* [Text shown]:
If these journalists actually had been objective, they wouldn’t have allowed themselves to become so emotionally attached to Obama and his candidacy. They would have seen that Reverend Wright’s anti-American and anti-Semitic rants were a legitimate news story, and would have treated it as such.
Instead, the JournoList members brainstormed ways they could influence the rest of the media’s coverage of Wright so they stayed far, far away from Rev. Wright and his relationship with Obama:
Thomas Schaller, a columnist for the Baltimore Sun as well as a political science professor, upped the ante from there. In a post with the subject header, “why don’t we use the power of this list to do something about the debate?” Schaller proposed coordinating a “smart statement expressing disgust” at the questions Gibson and Stephanopoulos had posed to Obama.
“It would create quite a stir, I bet, and be a warning against future behavior of the sort,” Schaller wrote.
Tomasky approved. “YES. A thousand times yes,” he exclaimed.
The members began collaborating on their open letter. Jonathan Stein of Mother Jones rejected an early draft, saying, “I’d say too short. In my opinion, it doesn’t go far enough in highlighting the inanity of some of [Gibson’s] and [Stephanopoulos’s] questions. And it doesn’t point out their factual inaccuracies …Our friends at Media Matters probably have tons of experience with this sort of thing, if we want their input.”
Further into the article, we learn that some journalists didn’t like defending Barack Obama from associations with Rev. Wright. Katha Pollitt said she was tired of “defending the indefensible,” a reference to how she and other feminists hated having to publicly dismiss multiple reports of Bill Clinton’s sexual harassment of other women.
Spencer Ackerman wrote in response to Pollitt that he didn’t like deflecting attention from one of Obama’s scary associations either, but essentially said the means justify the ends when it comes to preventing the Republican candidate from winning the White House:
But what I like less is being governed by racists and warmongers and criminals…What is necessary is to raise the cost on the right of going after the left. In other words, find a rightwinger’s [sic] and smash it through a plate-glass window. Take a snapshot of the bleeding mess and send it out in a Christmas card to let the right know that it needs to live in a state of constant fear. Obviously I mean this rhetorically.
Chris Hayes at the Nation advanced this argument as well:
Chris Hayes of the Nation posted on April 29, 2008, urging his colleagues to ignore Wright. Hayes directed his message to “particularly those in the ostensible mainstream media” who were members of the list.
The Wright controversy, Hayes argued, was not about Wright at all. Instead, “It has everything to do with the attempts of the right to maintain control of the country.”
Hayes castigated his fellow liberals for criticizing Wright. “All this hand wringing about just
how awful and odious Rev. Wright remarks are just keeps the hustle going.”
“Our country disappears people. It tortures people. It has the blood of as many as one million Iraqi civilians — men, women, children, the infirmed — on its hands. You’ll forgive me if I just can’t quite dredge up the requisite amount of outrage over Barack Obama’s pastor,” Hayes wrote.

* [Information provided]:
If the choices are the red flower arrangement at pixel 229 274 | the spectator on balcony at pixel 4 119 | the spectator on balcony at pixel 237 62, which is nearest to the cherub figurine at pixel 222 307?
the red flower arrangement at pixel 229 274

* [What is needed]: Reproduce the JournoList text above word for word, from "Instead, the JournoList" up to and including "posed to Obama.".

* [Solved problem]:
Instead, the JournoList members brainstormed ways they could influence the rest of the media’s coverage of Wright so they stayed far, far away from Rev. Wright and his relationship with Obama:
Thomas Schaller, a columnist for the Baltimore Sun as well as a political science professor, upped the ante from there. In a post with the subject header, “why don’t we use the power of this list to do something about the debate?” Schaller proposed coordinating a “smart statement expressing disgust” at the questions Gibson and Stephanopoulos had posed to Obama.